Department of Ophthalmology, Glostrup Hospital, Ndr. Ringvej 57, 2600 Glostrup, Copenhagen, Denmark.
BMC Ophthalmol. 2012 Apr 3;12:4. doi: 10.1186/1471-2415-12-4.
The activity of melanopsin containing intrinsically photosensitive ganglion retinal cells (ipRGC) can be assessed by a means of pupil responses to bright blue (appr.480 nm) light. Due to age related factors in the eye, particularly, structural changes of the lens, less light reaches retina. The aim of this study was to examine how age and in vivo measured lens transmission of blue light might affect pupil light responses, in particular, mediated by the ipRGC.

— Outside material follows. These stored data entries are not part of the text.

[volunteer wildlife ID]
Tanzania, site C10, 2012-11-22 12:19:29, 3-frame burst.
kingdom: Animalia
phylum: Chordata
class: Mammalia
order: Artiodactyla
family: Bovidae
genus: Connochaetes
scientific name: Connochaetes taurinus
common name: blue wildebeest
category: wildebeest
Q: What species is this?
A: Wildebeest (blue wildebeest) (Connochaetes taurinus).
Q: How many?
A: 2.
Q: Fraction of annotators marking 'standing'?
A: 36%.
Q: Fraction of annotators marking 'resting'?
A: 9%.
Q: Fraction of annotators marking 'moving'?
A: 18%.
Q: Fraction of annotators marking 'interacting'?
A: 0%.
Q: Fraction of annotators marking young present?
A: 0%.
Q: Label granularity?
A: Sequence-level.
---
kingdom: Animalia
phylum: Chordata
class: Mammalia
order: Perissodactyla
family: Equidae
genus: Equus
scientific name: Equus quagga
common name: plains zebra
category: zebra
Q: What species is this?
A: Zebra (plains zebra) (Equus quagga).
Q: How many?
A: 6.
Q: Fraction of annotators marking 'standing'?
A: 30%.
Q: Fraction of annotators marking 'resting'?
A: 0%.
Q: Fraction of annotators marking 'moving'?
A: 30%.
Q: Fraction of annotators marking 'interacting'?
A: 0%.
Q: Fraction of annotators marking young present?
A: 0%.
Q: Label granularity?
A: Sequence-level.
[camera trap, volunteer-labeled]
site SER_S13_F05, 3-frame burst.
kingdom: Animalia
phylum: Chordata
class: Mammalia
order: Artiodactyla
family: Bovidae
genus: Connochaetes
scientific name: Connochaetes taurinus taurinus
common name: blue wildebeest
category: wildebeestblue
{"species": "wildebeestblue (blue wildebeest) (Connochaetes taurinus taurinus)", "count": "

Consensual pupil responses were explored in 44 healthy subjects aged between 26 and 68 years. A pupil response was recorded to a continuous 20 s light stimulus of 660 nm (red) or 470 nm (blue) both at 300 cd/m2 intensity (14.9 and 14.8 log photons/cm2/s, respectively). Additional recordings were performed using four 470 nm stimulus intensities of 3, 30, 100 and 300 cd/m2. The baseline pupil size was measured in darkness and results were adjusted for the baseline pupil and gender. The main outcome parameters were maximal and sustained pupil contraction amplitudes and the postillumination response assessed as area under the curve (AUC) over two time-windows: early (0-10 s after light termination) and late (10-30 s after light termination). Lens transmission was measured with an ocular fluorometer.
The sustained pupil contraction and the early poststimulus AUC correlated positively with age (p=0.02, p=0.0014, respectively) for the blue light stimulus condition only.The maximal pupil contraction amplitude did not correlate to age either for bright blue or red light stimulus conditions.Lens transmission decreased linearly with age (p<0.0001). The pupil response was stable or increased with decreasing transmission, though only significantly for the early poststimulus AUC to 300 cd/m2 light (p=0.02).
Age did not reduce, but rather enhance pupil responses mediated by ipRGC. The age related decrease of blue light transmission led to similar results, however, the effect of age was greater on these pupil responses than that of the lens transmission. Thus there must be other age related factors such as lens scatter and/or adaptive processes influencing the ipRGC mediated pupil response enhancement observed with advancing age.
通过测量瞳孔对明亮蓝光(约 480nm)的反应,可以评估含有黑视素的视网膜神经节细胞(ipRGC)的活性。由于眼睛的年龄相关因素,特别是晶状体的结构变化,较少的光到达视网膜。本研究的目的是探讨年龄和体内测量的蓝光晶状体透过率如何影响瞳孔光反应,特别是由 ipRGC 介导的光反应。
在 44 名年龄在 26 岁至 68 岁之间的健康受试者中,探索了共有的瞳孔反应。使用连续 20s 的 660nm(红光)或 470nm(蓝光)光刺激,强度均为 300cd/m2(分别为 14.9 和 14.8log 光子/cm2/s),记录瞳孔反应。使用 470nm 四种刺激强度(3、30、100 和 300cd/m2)进行了额外的记录。在黑暗中测量了基础瞳孔大小,并根据基础瞳孔和性别对结果进行了调整。主要的观察指标是最大和持续的瞳孔收缩幅度以及光照结束后 0-10s(早期)和 10-30s(晚期)的瞳孔反应面积(AUC)。使用眼荧光计测量晶状体透过率。
只有在蓝光刺激条件下,持续的瞳孔收缩和早期光后 AUC 与年龄呈正相关(p=0.02,p=0.0014)。最大瞳孔收缩幅度与年龄也无关,无论是蓝光还是红光刺激条件。晶状体透过率随年龄呈线性下降(p<0.0001)。尽管只有在 300cd/m2 光的早期光后 AUC 上差异有统计学意义(p=0.02),但随着透过率的降低,瞳孔反应是稳定的或增加的。
年龄并没有降低,而是增强了由 ipRGC 介导的瞳孔反应。与年龄相关的蓝光透过率下降导致了类似的结果,但年龄对这些瞳孔反应的影响大于对晶状体透过率的影响。因此,除了年龄相关的因素如晶状体散射和/或适应过程外,还有其他因素影响着随着年龄的增长而观察到的 ipRGC 介导的瞳孔反应增强。